Provide mxnet to caffe conversion tool,currently supports Conv、BN、Elemwise、Concat、Pooling、Flatten、
Cast、Fully、Slice、L2、Reshape、Broadcast etc. And then use the **TensorRT(4.0)** engine to parse the caffe model
to improve performance.The project was successfully tested on SEnet.

## Code
* `json2prototxt.py prototxt_basic.py` Read mxnet_json file and converte to prototxt
* `mxnet2caffe.py` Read mxnet_model params_dict and converte to .caffemodel
* `mxnet_test.py` Debug mxnet output and you can compare the result with the converted caffemodel
* `load_param.py` Print mxnet or caffe model param_dict
* `caffe_plugin_layer` Add caffe plugin_layer, but forward computing implementation in Tensorrt_RT Plugin layer
* `Tensor_RT/Tensor_RT_Plugin.cpp` Add Brocast_layer、Pooling and debug_layer in Tensor_RT by using IPluginExt API

## caffe_plugin_layer
> The caffe framework does't support many Layers_op. If you need to convert a special layer,
you need to add a layer plugin in the caffe framework and register the Layer_param.
Otherwise, you will get an error when building the network structure using this tool.

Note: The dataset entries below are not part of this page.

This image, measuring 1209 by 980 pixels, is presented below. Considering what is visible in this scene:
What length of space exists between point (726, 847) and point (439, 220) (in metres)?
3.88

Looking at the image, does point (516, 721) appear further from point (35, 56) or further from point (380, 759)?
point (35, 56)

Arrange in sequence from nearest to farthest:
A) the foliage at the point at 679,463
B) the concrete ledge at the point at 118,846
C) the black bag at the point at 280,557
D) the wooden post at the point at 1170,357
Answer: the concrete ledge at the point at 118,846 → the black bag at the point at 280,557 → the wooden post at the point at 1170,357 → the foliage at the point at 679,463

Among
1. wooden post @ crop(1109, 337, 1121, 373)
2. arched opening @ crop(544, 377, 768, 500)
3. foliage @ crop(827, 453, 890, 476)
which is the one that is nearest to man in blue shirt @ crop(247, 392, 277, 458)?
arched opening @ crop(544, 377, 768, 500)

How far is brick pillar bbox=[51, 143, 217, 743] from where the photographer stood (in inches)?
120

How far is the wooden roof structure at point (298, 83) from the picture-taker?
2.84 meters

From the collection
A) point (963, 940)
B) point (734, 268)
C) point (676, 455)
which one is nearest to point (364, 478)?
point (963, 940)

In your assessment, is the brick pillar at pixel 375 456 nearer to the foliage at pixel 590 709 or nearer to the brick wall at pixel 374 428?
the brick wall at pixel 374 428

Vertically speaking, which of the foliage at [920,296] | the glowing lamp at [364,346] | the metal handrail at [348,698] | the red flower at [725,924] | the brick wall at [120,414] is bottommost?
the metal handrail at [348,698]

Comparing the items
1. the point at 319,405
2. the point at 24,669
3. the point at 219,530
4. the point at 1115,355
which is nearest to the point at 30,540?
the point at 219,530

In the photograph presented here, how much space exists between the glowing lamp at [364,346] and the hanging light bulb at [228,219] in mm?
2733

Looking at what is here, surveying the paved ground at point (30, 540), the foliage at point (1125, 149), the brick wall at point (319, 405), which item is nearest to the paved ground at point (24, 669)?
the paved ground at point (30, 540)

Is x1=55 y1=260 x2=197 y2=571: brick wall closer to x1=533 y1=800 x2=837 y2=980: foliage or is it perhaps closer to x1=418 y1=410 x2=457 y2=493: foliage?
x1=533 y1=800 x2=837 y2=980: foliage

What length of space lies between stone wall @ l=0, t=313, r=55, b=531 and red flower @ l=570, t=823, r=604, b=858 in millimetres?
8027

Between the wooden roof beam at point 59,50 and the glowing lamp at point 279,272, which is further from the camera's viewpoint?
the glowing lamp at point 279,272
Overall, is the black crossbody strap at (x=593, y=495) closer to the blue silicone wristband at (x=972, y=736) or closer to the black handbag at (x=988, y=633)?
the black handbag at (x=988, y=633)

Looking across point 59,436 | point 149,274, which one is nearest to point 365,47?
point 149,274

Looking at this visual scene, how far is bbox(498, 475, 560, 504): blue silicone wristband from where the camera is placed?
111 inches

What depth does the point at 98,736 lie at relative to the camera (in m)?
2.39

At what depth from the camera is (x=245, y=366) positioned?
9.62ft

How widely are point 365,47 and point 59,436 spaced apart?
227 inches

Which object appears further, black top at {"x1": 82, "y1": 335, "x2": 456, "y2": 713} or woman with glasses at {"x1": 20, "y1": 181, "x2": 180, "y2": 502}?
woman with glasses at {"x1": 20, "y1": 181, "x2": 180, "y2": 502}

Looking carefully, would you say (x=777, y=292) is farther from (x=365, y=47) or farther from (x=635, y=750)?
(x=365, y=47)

- Add layer implementations in the caffe/src/caffe/layers/ directory,
such as broadcast_mul.cpp broadcast_mul.cu,You need to provide forward and reverse operations.
- Add a layer declaration in the caffe/include/caffe/layers/ directory, such as broadcast_mul.hpp
- Register Layer_param in caffe/src/caffe/proto/caffe.proto (read the parameters required for the Layer from prototxt)

```
message LayerParameter {
optional string name = 1; // the layer name
optional string type = 2; // the layer type
repeated string bottom = 3; // the name of each bottom blob
repeated string top = 4; // the name of each top blob
......

optional BroadcastmulParameter broadcastmul_param = 230;
}

message BroadcastmulParameter {

}
```
- Re-make build libcaffe.so
- sudo make pycaffe recompile python interface ***

## mxnet2caffe
- First,you should run json2prototxt.py to convert the structure(json) of the mxnet model to prototxt format.
- Then, run mxnet2caffe.py to read the prototxt network structure build using the API provided by pycaffe.
- Using mxnet_Api Read the param parameter saved by mxnet, and copy the parameter key value pair into the caffemodel file;

## caffe2TensorRT and TensorRT_plugin_layer
> The tensorrt engine can directly parse the caffe model. For unsupported ops, you can manually add them using
the interface. This project adds a broadcast operation. In addition, it also tests the Pooling_layer,It also adds a test layer,
which can separately print the parameters in the structure and assist the Debug.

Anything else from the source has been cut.